BLACKSBURG — Virginia Tech released a detailed plan on Monday for how the fall semester will look for returning students in response to the COVID-19 pandemic.

Much of it was focused on academic plans, the plan emphasized changes to the academic calendar and modes of instruction, but athletics were included.

“One of the most challenging aspects of life on campus during a pandemic is the management of large crowds at performances and athletic events,” according to the school's site said.

The university said fans shouldn’t expect full stadiums in the fall — ”such events are not possible at the densities to which we are accustomed” — and promised to release specific protocols for attendance later this summer.

A spokesperson for the athletic department said that no final decisions on attendance limits have been made. 

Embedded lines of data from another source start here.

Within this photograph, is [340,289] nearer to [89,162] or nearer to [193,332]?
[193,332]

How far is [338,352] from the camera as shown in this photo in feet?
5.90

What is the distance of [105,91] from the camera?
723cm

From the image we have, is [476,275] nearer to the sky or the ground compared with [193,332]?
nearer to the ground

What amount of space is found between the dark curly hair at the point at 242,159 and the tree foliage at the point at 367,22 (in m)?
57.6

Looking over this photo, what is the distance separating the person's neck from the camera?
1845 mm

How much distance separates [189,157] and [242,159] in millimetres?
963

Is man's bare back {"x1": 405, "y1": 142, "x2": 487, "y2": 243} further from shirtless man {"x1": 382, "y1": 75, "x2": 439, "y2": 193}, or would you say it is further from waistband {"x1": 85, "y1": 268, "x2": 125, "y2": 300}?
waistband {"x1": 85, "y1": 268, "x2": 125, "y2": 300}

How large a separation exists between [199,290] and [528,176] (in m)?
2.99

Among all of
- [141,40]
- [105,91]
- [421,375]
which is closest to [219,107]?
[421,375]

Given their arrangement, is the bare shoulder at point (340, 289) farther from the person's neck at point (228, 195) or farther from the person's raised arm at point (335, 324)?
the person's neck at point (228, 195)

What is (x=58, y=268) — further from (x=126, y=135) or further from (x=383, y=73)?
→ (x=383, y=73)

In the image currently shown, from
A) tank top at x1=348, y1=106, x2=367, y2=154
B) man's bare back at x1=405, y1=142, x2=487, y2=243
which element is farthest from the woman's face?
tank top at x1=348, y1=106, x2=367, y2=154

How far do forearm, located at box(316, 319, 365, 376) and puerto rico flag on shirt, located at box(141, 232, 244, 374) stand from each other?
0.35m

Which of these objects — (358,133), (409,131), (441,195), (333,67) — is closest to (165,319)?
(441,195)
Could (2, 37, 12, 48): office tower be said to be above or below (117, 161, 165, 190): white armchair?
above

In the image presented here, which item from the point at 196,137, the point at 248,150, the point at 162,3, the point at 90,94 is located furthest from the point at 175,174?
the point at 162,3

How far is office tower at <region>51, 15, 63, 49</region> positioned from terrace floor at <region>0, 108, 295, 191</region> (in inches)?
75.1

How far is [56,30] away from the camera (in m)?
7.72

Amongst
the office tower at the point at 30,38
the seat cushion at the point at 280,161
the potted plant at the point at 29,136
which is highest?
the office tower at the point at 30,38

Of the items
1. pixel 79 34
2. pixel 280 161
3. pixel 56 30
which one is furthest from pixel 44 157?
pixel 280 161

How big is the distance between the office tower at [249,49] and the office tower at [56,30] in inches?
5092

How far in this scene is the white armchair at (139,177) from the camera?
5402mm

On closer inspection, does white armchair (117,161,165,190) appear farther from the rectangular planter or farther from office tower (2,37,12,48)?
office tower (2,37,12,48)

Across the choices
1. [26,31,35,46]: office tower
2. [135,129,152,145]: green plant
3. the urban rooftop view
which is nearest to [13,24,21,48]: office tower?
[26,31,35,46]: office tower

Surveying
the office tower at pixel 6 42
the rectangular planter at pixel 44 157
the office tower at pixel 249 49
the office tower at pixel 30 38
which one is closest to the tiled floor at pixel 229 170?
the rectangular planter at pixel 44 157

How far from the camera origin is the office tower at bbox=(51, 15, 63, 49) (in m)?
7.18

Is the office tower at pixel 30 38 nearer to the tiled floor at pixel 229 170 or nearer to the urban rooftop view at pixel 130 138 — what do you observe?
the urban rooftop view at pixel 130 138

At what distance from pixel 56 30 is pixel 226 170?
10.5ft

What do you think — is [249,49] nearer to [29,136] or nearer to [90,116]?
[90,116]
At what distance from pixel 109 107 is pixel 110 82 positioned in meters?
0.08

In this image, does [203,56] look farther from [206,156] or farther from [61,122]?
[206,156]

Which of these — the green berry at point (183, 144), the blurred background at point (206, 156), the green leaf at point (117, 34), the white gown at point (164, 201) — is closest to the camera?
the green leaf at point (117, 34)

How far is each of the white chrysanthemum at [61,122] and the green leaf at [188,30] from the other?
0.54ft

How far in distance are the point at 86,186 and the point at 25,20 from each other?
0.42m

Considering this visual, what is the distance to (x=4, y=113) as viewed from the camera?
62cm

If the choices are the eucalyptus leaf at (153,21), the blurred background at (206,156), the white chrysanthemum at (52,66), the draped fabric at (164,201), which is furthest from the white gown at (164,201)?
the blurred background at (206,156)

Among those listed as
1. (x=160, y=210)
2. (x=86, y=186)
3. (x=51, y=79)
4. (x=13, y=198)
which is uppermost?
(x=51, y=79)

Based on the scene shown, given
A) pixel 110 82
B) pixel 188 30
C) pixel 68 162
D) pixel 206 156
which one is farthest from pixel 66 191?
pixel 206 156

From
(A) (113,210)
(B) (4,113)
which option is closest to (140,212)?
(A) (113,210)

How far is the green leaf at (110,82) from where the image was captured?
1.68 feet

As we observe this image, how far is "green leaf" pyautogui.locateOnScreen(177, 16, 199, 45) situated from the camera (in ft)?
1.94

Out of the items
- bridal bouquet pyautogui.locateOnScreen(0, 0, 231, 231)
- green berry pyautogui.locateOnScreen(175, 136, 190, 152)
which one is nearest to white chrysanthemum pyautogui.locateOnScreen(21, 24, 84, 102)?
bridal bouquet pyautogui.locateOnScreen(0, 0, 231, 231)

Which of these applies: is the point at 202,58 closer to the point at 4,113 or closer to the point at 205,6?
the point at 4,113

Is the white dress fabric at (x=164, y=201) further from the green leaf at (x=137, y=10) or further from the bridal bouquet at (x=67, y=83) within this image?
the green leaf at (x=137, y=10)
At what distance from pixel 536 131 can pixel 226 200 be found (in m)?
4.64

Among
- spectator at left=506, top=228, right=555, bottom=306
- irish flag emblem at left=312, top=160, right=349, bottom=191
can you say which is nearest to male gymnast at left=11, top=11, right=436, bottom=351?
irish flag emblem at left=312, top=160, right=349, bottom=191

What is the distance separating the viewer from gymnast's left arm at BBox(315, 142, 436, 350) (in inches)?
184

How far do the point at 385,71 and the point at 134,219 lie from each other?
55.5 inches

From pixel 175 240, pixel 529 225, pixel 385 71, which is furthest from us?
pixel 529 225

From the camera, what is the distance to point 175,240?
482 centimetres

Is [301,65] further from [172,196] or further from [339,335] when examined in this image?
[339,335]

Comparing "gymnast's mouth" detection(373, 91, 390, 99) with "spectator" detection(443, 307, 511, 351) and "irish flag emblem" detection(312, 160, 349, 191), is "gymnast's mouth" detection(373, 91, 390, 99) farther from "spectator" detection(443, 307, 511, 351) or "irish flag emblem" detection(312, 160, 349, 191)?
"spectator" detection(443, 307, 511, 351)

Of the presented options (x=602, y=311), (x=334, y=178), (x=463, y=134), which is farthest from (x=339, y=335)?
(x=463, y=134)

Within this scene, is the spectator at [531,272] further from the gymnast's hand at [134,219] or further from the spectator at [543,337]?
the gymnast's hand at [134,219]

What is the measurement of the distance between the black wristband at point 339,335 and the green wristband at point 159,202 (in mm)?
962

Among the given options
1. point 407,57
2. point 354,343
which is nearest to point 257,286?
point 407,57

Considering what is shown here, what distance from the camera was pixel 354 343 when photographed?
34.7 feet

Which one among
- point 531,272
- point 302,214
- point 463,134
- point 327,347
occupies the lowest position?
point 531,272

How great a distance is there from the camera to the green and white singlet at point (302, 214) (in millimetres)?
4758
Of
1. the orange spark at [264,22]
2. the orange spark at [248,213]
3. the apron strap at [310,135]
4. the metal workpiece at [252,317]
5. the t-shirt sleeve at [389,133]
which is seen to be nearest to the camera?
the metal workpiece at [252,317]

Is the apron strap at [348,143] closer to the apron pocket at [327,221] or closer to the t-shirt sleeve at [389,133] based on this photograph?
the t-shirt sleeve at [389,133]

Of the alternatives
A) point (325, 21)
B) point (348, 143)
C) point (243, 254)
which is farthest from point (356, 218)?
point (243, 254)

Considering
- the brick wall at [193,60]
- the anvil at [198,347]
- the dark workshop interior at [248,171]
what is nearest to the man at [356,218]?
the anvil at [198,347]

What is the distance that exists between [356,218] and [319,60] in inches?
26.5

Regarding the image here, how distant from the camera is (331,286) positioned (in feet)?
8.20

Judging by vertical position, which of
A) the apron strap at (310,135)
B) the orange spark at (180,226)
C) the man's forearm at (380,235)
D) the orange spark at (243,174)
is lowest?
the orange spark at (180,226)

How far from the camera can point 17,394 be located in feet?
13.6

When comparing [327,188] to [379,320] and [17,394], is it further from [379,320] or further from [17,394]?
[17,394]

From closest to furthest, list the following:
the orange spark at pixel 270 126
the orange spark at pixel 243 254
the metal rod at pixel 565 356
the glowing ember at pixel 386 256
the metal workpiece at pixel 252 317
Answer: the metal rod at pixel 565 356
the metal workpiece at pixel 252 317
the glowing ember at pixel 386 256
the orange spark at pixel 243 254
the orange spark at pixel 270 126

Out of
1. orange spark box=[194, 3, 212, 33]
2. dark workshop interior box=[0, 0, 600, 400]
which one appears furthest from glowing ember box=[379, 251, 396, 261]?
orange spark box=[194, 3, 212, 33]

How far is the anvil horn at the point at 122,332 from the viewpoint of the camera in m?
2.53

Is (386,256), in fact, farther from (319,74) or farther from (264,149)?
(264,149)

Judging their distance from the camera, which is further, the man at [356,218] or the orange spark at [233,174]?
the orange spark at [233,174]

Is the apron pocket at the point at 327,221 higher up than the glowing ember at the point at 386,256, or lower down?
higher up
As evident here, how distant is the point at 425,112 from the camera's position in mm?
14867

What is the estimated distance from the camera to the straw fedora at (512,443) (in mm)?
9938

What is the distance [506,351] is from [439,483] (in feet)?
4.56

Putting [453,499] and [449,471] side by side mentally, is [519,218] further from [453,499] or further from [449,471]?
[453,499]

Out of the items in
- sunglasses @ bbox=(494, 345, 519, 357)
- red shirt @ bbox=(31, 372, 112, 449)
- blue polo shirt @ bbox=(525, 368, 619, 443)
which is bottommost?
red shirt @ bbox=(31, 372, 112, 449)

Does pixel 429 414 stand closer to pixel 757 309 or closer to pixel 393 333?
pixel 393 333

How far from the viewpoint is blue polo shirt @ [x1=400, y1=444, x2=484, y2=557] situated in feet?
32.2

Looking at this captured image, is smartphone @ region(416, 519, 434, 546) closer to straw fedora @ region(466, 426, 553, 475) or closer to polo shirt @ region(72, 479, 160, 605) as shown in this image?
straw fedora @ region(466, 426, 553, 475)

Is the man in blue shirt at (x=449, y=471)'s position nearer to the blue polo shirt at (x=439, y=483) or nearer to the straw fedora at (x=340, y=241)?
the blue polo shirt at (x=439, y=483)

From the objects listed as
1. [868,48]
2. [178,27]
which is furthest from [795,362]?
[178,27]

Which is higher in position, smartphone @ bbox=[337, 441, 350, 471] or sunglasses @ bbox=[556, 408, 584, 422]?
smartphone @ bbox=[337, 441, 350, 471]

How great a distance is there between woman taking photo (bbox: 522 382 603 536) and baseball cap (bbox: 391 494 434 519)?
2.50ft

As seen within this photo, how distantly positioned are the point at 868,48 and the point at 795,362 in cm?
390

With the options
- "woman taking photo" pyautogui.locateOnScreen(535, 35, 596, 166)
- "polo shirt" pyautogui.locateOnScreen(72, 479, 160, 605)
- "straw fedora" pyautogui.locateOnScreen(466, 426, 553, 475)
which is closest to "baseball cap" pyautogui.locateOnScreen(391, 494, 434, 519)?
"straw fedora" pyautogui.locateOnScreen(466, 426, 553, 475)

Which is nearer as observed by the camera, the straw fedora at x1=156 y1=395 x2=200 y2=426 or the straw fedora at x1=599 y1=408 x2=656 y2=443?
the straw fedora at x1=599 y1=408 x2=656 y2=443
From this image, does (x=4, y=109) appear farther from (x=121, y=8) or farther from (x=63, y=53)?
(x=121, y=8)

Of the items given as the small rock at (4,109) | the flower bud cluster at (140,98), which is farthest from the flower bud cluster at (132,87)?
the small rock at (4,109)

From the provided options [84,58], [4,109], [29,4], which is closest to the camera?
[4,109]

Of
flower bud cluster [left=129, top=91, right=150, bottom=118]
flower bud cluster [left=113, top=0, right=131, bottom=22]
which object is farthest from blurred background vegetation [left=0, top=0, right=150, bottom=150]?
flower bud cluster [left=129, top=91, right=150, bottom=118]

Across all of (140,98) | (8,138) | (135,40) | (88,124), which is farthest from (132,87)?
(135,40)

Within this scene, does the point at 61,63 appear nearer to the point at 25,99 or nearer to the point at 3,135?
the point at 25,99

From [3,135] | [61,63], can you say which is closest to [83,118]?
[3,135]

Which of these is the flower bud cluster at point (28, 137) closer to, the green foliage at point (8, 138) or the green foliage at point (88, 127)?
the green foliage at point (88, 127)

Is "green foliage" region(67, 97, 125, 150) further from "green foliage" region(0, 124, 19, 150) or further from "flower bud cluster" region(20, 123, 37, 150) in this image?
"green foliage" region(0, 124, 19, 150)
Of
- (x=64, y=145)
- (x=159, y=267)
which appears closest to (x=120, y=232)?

Virginia Tech athletic director Whit Babcock addressed the prospect of playing games without fans in April. The athletic department has worked up models for games with no fans, limited fans and full fan attendance.

“I would never say never because we were going to play the NCAA [basketball] Tournament without any fans, but I would have to lean — if it’s not safe enough for fans and students to come back, I would have a hard time operating a football game under that premise,” Babcock said. “But if I’ve learned nothing else, it’s that things change very rapidly.”

For there to even be a fall football season, Tech says players must be able to safely conduct practices by mid-July. A six-week preseason camp has been publicly floated by many athletic directors and coaches in recent weeks.

“With respect to football, the NCAA and the ACC are evaluating return-to-play models,” Tech said. “If practices cannot be conducted safely by mid-July, the start of the season could be delayed.”

Tech football is tentatively scheduled to start voluntary workouts this week with a group of 25-30 players who remained on campus throughout the COVID-19 outbreak. The student-athletes are required to go through a series screening protocols before being cleared to practice. They will work out in groups of 10 or less under the supervision of strength and conditioning coach Ben Hilgart.

The coaching staff hopes to bring more students back to campus in the coming weeks and add them to the mix once they are medically cleared.

“We are moving slowly and carefully,” Virginia Tech spokesperson Pete Moris said.